I nostri dimostrano dunque una certa audacia nel volere, pur mantenendo i loro "principi" fondamentali e proseguendo il discorso concluso con il bistrattato (ai tempi della sua uscita) "Pull", affrontare nuove strade che conducono a visuali di pesante hard rock "attualizzato" e addirittura a tenui scenari di natura prog, e direi proprio che l’immagine complessiva che ne scaturisce è assai "potente", varia nelle soluzioni cromatiche ed emozionalmente coinvolgente.
Una "pesantezza" capace pure di splendidi alleggerimenti melodici rende "Right up ahead" uno dei migliori episodi del disco, accanto alla forza passionale di "Blue suede shoes", alla straordinaria "semplicità" ad elevato coefficiente di contagio della rock-eggiante "Four leaf clover" e all’appassionante "Can't take it back", traboccante di forza drammatica e tensione emotiva.
A livelli di consenso appena inferiori troviamo, poi, "M16", "Disappear", "Livin’ just to die" e "Short flight to Mexico", tutte in qualche modo sulle piste dell’opener ma con un briciolo di pathos in meno, "Your great escape", con un pizzico di Van Halen (Hagar era) nell’incedere e la ballata "On a day like today" (forse i due pezzi maggiormente "nostalgici" dell’intero lavoro), per finire con una sorprendente "Generica", cangiante, ipnotica ed estrosa, in cui quella perizia tecnica e quella fantasia un tempo soffocate in nome della "facilità", possono finalmente liberarsi in tutta la loro essenza.
"IV" è un disco che sa essere modernamente retrospettivo, se mi concedete questa specie d’ossimoro, per una band che probabilmente ha perso un po’ di spensieratezza e non se la sente più di cantare di frivolezze (buona parte dell’albo è liricamente ispirata al punto di vista dei soldati impegnati in guerra e lo stesso artwork a cura del famoso disegnatore di fumetti Ethan Van Sciver ha la stessa matrice concettuale) e vuole solo esprimere questo stato d’animo nella propria musica.
Sono quasi sicuro che qualcuno dei vecchi fans rimarrà un po’ deluso da questa prova, attendendosi la riproposizione di una situazione maggiormente "familiare", ma anche loro non potranno non concedere rispetto ad un gruppo che, a dispetto dei condizionamenti del mercato, tenta di evolvere e "crescere" nel suo percorso artistico e che deve soltanto essere valutato senza troppi preconcetti, in modo approfondito e concentrato, per poter essere apprezzato ancora una volta.

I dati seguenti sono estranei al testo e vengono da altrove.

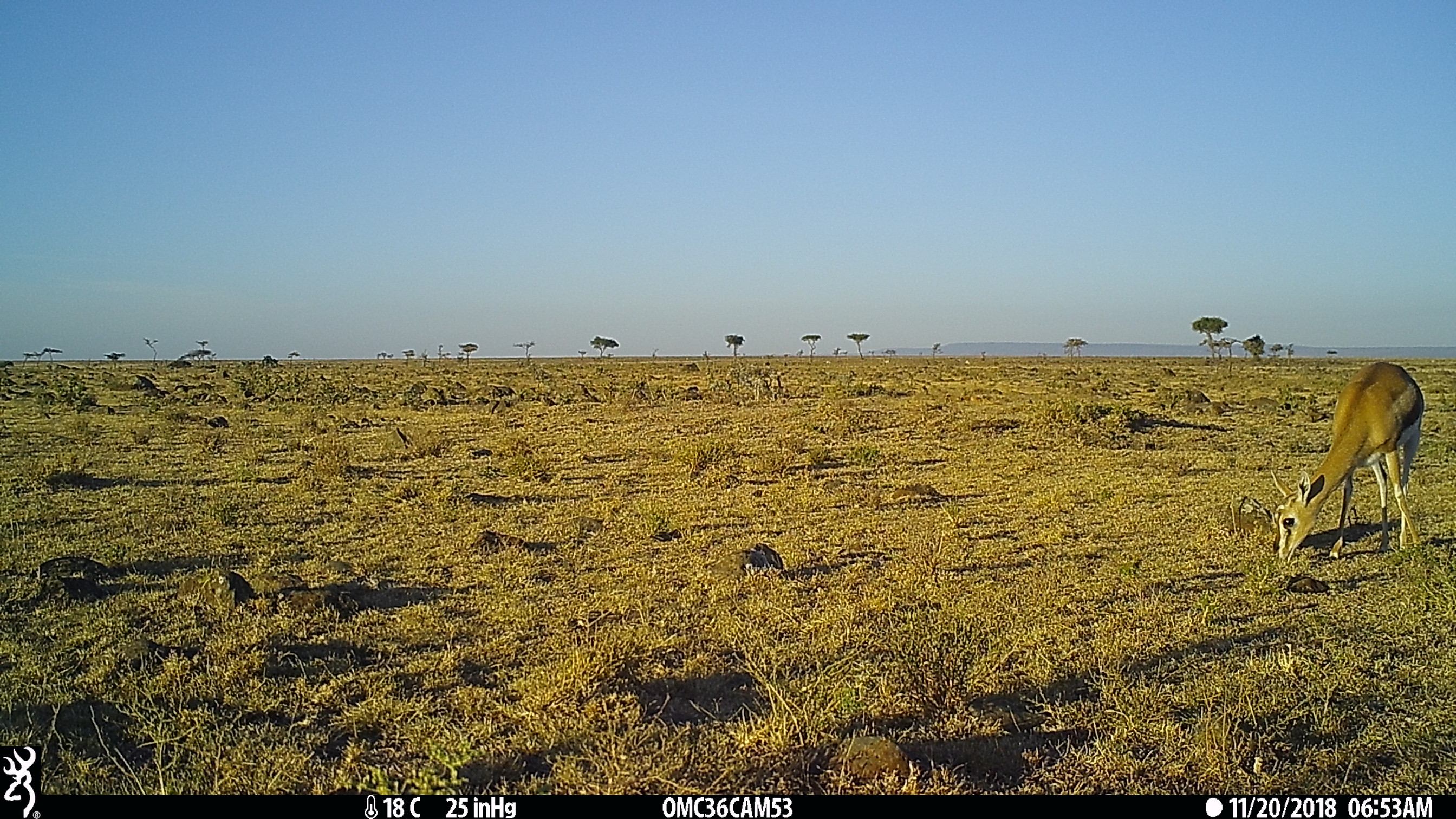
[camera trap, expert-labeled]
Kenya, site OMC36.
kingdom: Animalia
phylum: Chordata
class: Mammalia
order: Artiodactyla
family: Bovidae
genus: Eudorcas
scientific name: Eudorcas thomsonii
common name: thomon's gazelle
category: gazelle thomsons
Gazelle thomsons (thomon's gazelle) (Eudorcas thomsonii).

Insomma, godiamoci con la dovuta calma e attenzione questa quarta puntata dell’opera, auspicandone fin da oggi un seguito in tempi ragionevolmente brevi e sperando, dunque, che non si tratti del "lieto fine" di un racconto che dimostra ancora di poter essere avvincente e "monopolizzante", ratificando per i suoi autori un ruolo di primo piano nella "narrativa" rock internazionale.
Coraggioso, controverso, bellissimo.